HO CHI MINH CITY, Vietnam — The Trump administration has told its senior diplomats in Vietnam not to take part in events marking the 50th anniversary of the end of the war.

Four U.S. officials who insisted on anonymity to describe sensitive diplomatic decision-making said Washington had recently directed senior diplomats — including Marc Knapper, the U.S. ambassador to Vietnam — to stay away from activities tied to the anniversary April 30.

That includes a hotel reception April 29 with senior government leaders and an elaborate parade the next day — gatherings hosted by Vietnam in Ho Chi Minh City, also known as Saigon, where the war ended with South Vietnam’s surrender.

Veterans returning to Vietnam have also been told they’re on their own, for public discussions they organize on war and reconciliation, and anniversary events. For many, it amounts to a sudden reversal after months of anticipation.

“I really don’t understand it,” said John Terzano, a founder of the Vietnam Veterans of America Foundation who served two tours in Vietnam and has attended anniversary events for decades. “As a person who has dedicated his life to reconciliation and marveled at how it’s grown over the last 20 years or so, this is really a missed opportunity.

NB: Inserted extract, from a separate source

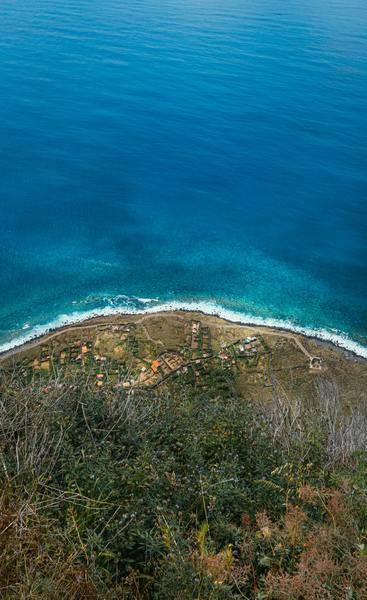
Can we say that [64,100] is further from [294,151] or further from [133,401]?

“It really doesn’t require anything of the United States to just stand there,” Terzano added, in an interview after landing in Hanoi. “This is all ceremonial stuff. That’s what makes it sound crazy and disappointing.”

A half-dozen people with knowledge of the directive said it was not clear where it originated or why it had been issued.

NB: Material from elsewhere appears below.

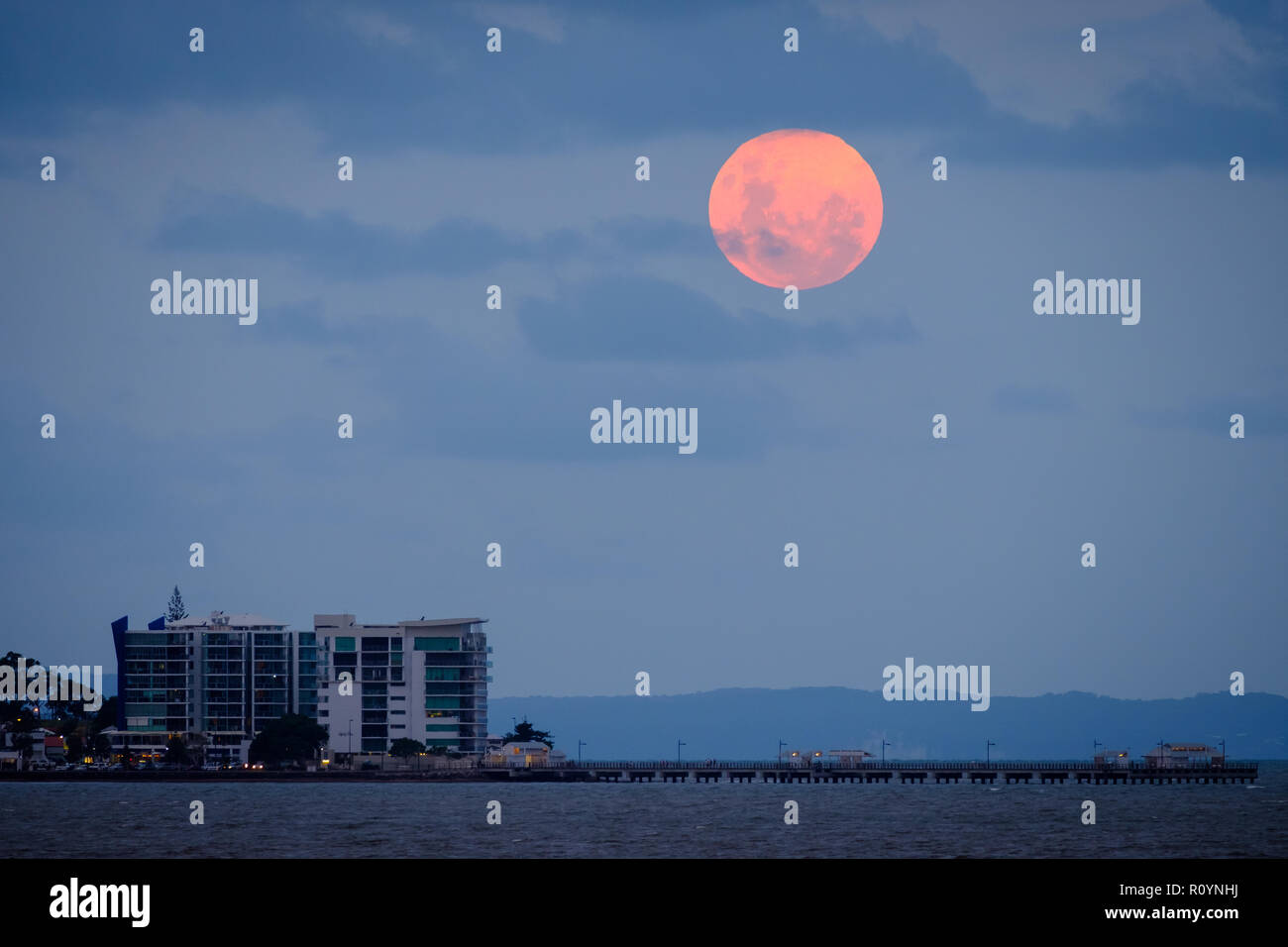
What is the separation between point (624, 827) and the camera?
132625 mm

April 30 is the 100th day of Trump’s second term. Some U.S. officials speculated that a Trump appointee or a State Department leader feared drawing attention away from that milestone with events that might highlight America’s defeat in a war that Trump managed to avoid.

In 1968, a year when 296,406 Americans were drafted into military service, Trump received a diagnosis of bone spurs in his heels that led to a medical exemption.

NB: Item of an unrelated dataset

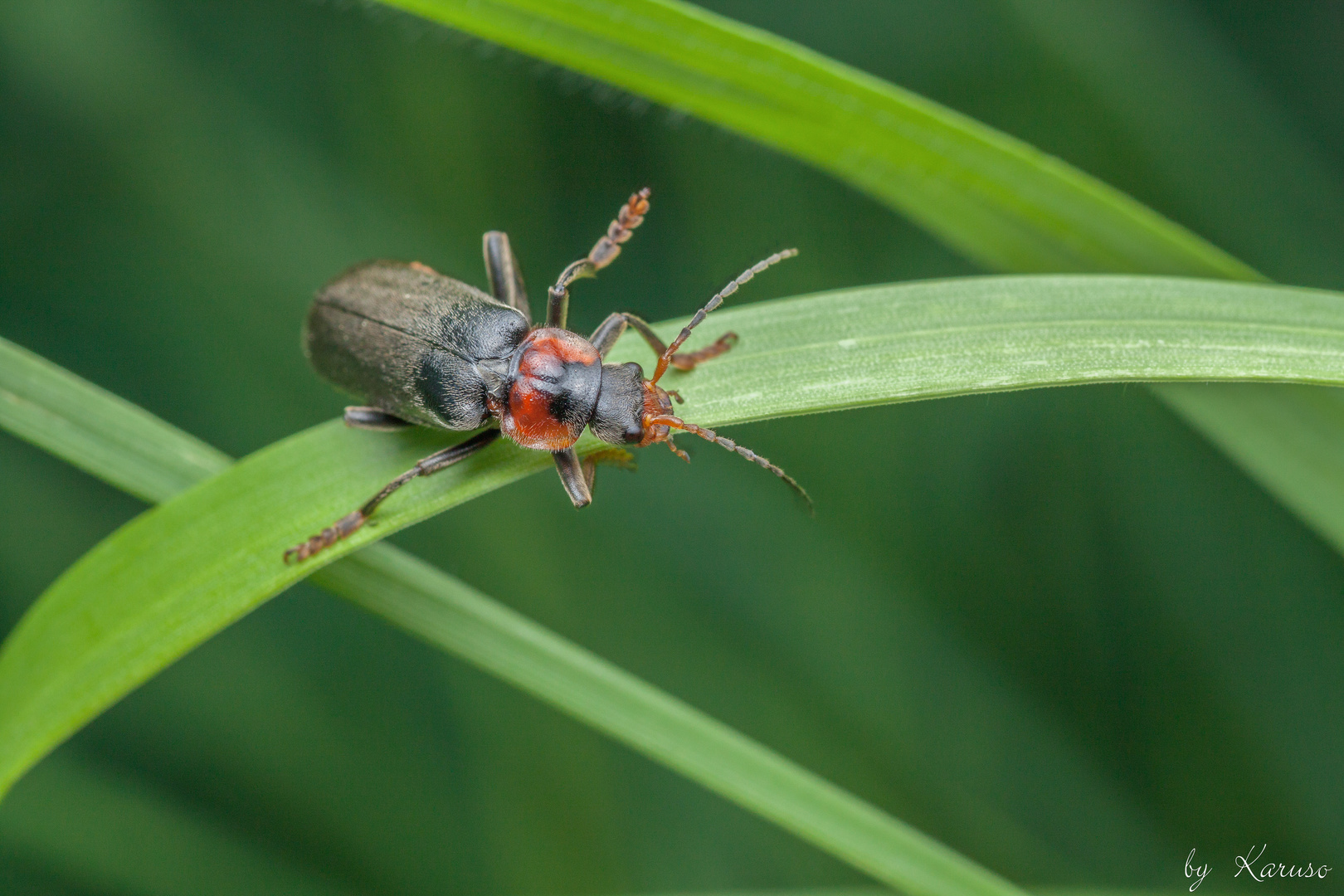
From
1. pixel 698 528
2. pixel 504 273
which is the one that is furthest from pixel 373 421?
pixel 698 528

Regardless of the reasoning for Washington’s retreat from the 50th-anniversary events, it adds another blow to decades of painstaking diplomacy by Republican and Democratic administrations, which had sought to heal the war’s wounds and build a strategic partnership for countering China.

Trump had already frozen U.S. Agency for International Development money allocated for addressing the legacy of the war. Even after officials restored some of it, many programs — for finding missing soldiers and demining old battlefields, for example — are still struggling with layoffs and uncertainty.

The momentum of postwar bonding led in 2023 to a new level of strategic partnership between the two nations. And the work had been on track to expand, until Trump’s approach to the world, pugilistic and allergic to the acknowledgment of errors, strained relations.